BEGIN Information supplied

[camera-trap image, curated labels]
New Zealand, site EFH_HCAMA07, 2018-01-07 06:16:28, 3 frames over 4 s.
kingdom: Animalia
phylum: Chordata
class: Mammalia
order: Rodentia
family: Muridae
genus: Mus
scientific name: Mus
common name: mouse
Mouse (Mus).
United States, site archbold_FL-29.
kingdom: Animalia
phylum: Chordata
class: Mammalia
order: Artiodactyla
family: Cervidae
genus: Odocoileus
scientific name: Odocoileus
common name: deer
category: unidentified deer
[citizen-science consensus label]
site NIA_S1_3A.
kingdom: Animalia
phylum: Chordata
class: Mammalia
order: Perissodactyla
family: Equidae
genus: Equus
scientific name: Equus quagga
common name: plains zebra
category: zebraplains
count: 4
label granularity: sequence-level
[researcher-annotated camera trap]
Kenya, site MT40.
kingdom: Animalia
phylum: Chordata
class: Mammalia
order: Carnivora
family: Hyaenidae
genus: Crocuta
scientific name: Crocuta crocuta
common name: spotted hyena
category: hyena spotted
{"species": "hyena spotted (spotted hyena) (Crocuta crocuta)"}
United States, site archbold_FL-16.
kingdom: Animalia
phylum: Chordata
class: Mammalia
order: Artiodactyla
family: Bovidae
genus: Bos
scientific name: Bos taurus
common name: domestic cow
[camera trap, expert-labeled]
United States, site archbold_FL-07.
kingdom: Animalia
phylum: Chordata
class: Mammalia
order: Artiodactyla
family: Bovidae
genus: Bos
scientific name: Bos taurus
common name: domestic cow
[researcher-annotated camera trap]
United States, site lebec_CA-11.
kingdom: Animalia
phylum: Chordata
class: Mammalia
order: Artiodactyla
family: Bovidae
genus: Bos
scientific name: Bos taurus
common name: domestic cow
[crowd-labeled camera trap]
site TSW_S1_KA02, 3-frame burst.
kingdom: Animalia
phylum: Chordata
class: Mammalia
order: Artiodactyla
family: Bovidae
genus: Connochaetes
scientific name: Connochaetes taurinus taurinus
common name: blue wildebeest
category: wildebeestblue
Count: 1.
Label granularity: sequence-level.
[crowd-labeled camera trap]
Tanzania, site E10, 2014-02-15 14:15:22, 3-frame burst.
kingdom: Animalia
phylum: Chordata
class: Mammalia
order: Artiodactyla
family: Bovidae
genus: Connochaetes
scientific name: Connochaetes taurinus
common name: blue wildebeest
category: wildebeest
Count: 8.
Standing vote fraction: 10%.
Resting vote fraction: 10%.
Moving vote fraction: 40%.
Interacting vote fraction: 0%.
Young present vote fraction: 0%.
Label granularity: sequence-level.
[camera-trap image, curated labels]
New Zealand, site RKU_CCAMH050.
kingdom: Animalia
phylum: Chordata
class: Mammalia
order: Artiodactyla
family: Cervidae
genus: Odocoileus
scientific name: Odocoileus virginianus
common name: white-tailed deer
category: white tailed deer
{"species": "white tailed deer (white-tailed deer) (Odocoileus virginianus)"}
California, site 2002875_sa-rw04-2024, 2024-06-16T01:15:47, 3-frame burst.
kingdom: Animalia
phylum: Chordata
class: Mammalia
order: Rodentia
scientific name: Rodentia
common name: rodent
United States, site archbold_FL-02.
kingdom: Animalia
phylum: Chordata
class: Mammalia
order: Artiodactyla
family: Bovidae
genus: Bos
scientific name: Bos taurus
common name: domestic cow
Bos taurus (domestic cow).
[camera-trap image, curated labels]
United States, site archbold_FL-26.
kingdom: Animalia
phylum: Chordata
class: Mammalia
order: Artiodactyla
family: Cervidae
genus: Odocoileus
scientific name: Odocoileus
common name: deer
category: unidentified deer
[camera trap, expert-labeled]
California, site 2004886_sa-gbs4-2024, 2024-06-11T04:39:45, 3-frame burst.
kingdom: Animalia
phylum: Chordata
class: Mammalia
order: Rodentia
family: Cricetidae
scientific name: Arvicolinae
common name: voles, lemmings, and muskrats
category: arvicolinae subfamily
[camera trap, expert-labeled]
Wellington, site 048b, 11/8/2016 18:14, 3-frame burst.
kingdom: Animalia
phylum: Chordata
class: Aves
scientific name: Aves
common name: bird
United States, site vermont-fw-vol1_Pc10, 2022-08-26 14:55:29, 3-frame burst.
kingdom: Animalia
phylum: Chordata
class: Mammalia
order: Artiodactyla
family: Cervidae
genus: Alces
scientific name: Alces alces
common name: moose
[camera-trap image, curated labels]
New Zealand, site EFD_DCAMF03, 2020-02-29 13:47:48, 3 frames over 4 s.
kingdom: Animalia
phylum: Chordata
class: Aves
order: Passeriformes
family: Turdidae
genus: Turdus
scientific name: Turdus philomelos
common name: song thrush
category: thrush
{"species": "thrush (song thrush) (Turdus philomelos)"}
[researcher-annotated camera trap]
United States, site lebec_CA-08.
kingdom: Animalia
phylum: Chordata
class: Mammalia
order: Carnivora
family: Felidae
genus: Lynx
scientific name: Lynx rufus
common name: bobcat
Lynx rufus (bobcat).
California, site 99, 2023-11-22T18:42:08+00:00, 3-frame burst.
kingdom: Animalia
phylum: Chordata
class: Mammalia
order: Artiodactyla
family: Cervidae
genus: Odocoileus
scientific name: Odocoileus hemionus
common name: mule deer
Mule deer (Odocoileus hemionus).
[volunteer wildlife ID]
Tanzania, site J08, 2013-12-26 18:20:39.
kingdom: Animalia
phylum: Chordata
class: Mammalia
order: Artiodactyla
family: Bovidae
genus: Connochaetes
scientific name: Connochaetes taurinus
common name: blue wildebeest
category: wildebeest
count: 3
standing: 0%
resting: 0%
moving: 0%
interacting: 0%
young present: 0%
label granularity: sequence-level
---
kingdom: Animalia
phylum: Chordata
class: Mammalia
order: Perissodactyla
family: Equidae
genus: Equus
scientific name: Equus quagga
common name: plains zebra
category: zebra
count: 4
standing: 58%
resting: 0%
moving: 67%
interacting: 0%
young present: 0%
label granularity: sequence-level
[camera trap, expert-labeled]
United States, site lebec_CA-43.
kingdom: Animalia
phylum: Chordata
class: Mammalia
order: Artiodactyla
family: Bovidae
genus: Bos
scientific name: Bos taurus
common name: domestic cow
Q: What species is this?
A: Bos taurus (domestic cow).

END Information supplied

### [What you should do]
Whatever appears in the lines above should be copied exactly.

### [Written solution]
[camera-trap image, curated labels]
New Zealand, site EFH_HCAMA07, 2018-01-07 06:16:28, 3 frames over 4 s.
kingdom: Animalia
phylum: Chordata
class: Mammalia
order: Rodentia
family: Muridae
genus: Mus
scientific name: Mus
common name: mouse
Mouse (Mus).
United States, site archbold_FL-29.
kingdom: Animalia
phylum: Chordata
class: Mammalia
order: Artiodactyla
family: Cervidae
genus: Odocoileus
scientific name: Odocoileus
common name: deer
category: unidentified deer
[citizen-science consensus label]
site NIA_S1_3A.
kingdom: Animalia
phylum: Chordata
class: Mammalia
order: Perissodactyla
family: Equidae
genus: Equus
scientific name: Equus quagga
common name: plains zebra
category: zebraplains
count: 4
label granularity: sequence-level
[researcher-annotated camera trap]
Kenya, site MT40.
kingdom: Animalia
phylum: Chordata
class: Mammalia
order: Carnivora
family: Hyaenidae
genus: Crocuta
scientific name: Crocuta crocuta
common name: spotted hyena
category: hyena spotted
{"species": "hyena spotted (spotted hyena) (Crocuta crocuta)"}
United States, site archbold_FL-16.
kingdom: Animalia
phylum: Chordata
class: Mammalia
order: Artiodactyla
family: Bovidae
genus: Bos
scientific name: Bos taurus
common name: domestic cow
[camera trap, expert-labeled]
United States, site archbold_FL-07.
kingdom: Animalia
phylum: Chordata
class: Mammalia
order: Artiodactyla
family: Bovidae
genus: Bos
scientific name: Bos taurus
common name: domestic cow
[researcher-annotated camera trap]
United States, site lebec_CA-11.
kingdom: Animalia
phylum: Chordata
class: Mammalia
order: Artiodactyla
family: Bovidae
genus: Bos
scientific name: Bos taurus
common name: domestic cow
[crowd-labeled camera trap]
site TSW_S1_KA02, 3-frame burst.
kingdom: Animalia
phylum: Chordata
class: Mammalia
order: Artiodactyla
family: Bovidae
genus: Connochaetes
scientific name: Connochaetes taurinus taurinus
common name: blue wildebeest
category: wildebeestblue
Count: 1.
Label granularity: sequence-level.
[crowd-labeled camera trap]
Tanzania, site E10, 2014-02-15 14:15:22, 3-frame burst.
kingdom: Animalia
phylum: Chordata
class: Mammalia
order: Artiodactyla
family: Bovidae
genus: Connochaetes
scientific name: Connochaetes taurinus
common name: blue wildebeest
category: wildebeest
Count: 8.
Standing vote fraction: 10%.
Resting vote fraction: 10%.
Moving vote fraction: 40%.
Interacting vote fraction: 0%.
Young present vote fraction: 0%.
Label granularity: sequence-level.
[camera-trap image, curated labels]
New Zealand, site RKU_CCAMH050.
kingdom: Animalia
phylum: Chordata
class: Mammalia
order: Artiodactyla
family: Cervidae
genus: Odocoileus
scientific name: Odocoileus virginianus
common name: white-tailed deer
category: white tailed deer
{"species": "white tailed deer (white-tailed deer) (Odocoileus virginianus)"}
California, site 2002875_sa-rw04-2024, 2024-06-16T01:15:47, 3-frame burst.
kingdom: Animalia
phylum: Chordata
class: Mammalia
order: Rodentia
scientific name: Rodentia
common name: rodent
United States, site archbold_FL-02.
kingdom: Animalia
phylum: Chordata
class: Mammalia
order: Artiodactyla
family: Bovidae
genus: Bos
scientific name: Bos taurus
common name: domestic cow
Bos taurus (domestic cow).
[camera-trap image, curated labels]
United States, site archbold_FL-26.
kingdom: Animalia
phylum: Chordata
class: Mammalia
order: Artiodactyla
family: Cervidae
genus: Odocoileus
scientific name: Odocoileus
common name: deer
category: unidentified deer
[camera trap, expert-labeled]
California, site 2004886_sa-gbs4-2024, 2024-06-11T04:39:45, 3-frame burst.
kingdom: Animalia
phylum: Chordata
class: Mammalia
order: Rodentia
family: Cricetidae
scientific name: Arvicolinae
common name: voles, lemmings, and muskrats
category: arvicolinae subfamily
[camera trap, expert-labeled]
Wellington, site 048b, 11/8/2016 18:14, 3-frame burst.
kingdom: Animalia
phylum: Chordata
class: Aves
scientific name: Aves
common name: bird
United States, site vermont-fw-vol1_Pc10, 2022-08-26 14:55:29, 3-frame burst.
kingdom: Animalia
phylum: Chordata
class: Mammalia
order: Artiodactyla
family: Cervidae
genus: Alces
scientific name: Alces alces
common name: moose
[camera-trap image, curated labels]
New Zealand, site EFD_DCAMF03, 2020-02-29 13:47:48, 3 frames over 4 s.
kingdom: Animalia
phylum: Chordata
class: Aves
order: Passeriformes
family: Turdidae
genus: Turdus
scientific name: Turdus philomelos
common name: song thrush
category: thrush
{"species": "thrush (song thrush) (Turdus philomelos)"}
[researcher-annotated camera trap]
United States, site lebec_CA-08.
kingdom: Animalia
phylum: Chordata
class: Mammalia
order: Carnivora
family: Felidae
genus: Lynx
scientific name: Lynx rufus
common name: bobcat
Lynx rufus (bobcat).
California, site 99, 2023-11-22T18:42:08+00:00, 3-frame burst.
kingdom: Animalia
phylum: Chordata
class: Mammalia
order: Artiodactyla
family: Cervidae
genus: Odocoileus
scientific name: Odocoileus hemionus
common name: mule deer
Mule deer (Odocoileus hemionus).
[volunteer wildlife ID]
Tanzania, site J08, 2013-12-26 18:20:39.
kingdom: Animalia
phylum: Chordata
class: Mammalia
order: Artiodactyla
family: Bovidae
genus: Connochaetes
scientific name: Connochaetes taurinus
common name: blue wildebeest
category: wildebeest
count: 3
standing: 0%
resting: 0%
moving: 0%
interacting: 0%
young present: 0%
label granularity: sequence-level
---
kingdom: Animalia
phylum: Chordata
class: Mammalia
order: Perissodactyla
family: Equidae
genus: Equus
scientific name: Equus quagga
common name: plains zebra
category: zebra
count: 4
standing: 58%
resting: 0%
moving: 67%
interacting: 0%
young present: 0%
label granularity: sequence-level
[camera trap, expert-labeled]
United States, site lebec_CA-43.
kingdom: Animalia
phylum: Chordata
class: Mammalia
order: Artiodactyla
family: Bovidae
genus: Bos
scientific name: Bos taurus
common name: domestic cow
Q: What species is this?
A: Bos taurus (domestic cow).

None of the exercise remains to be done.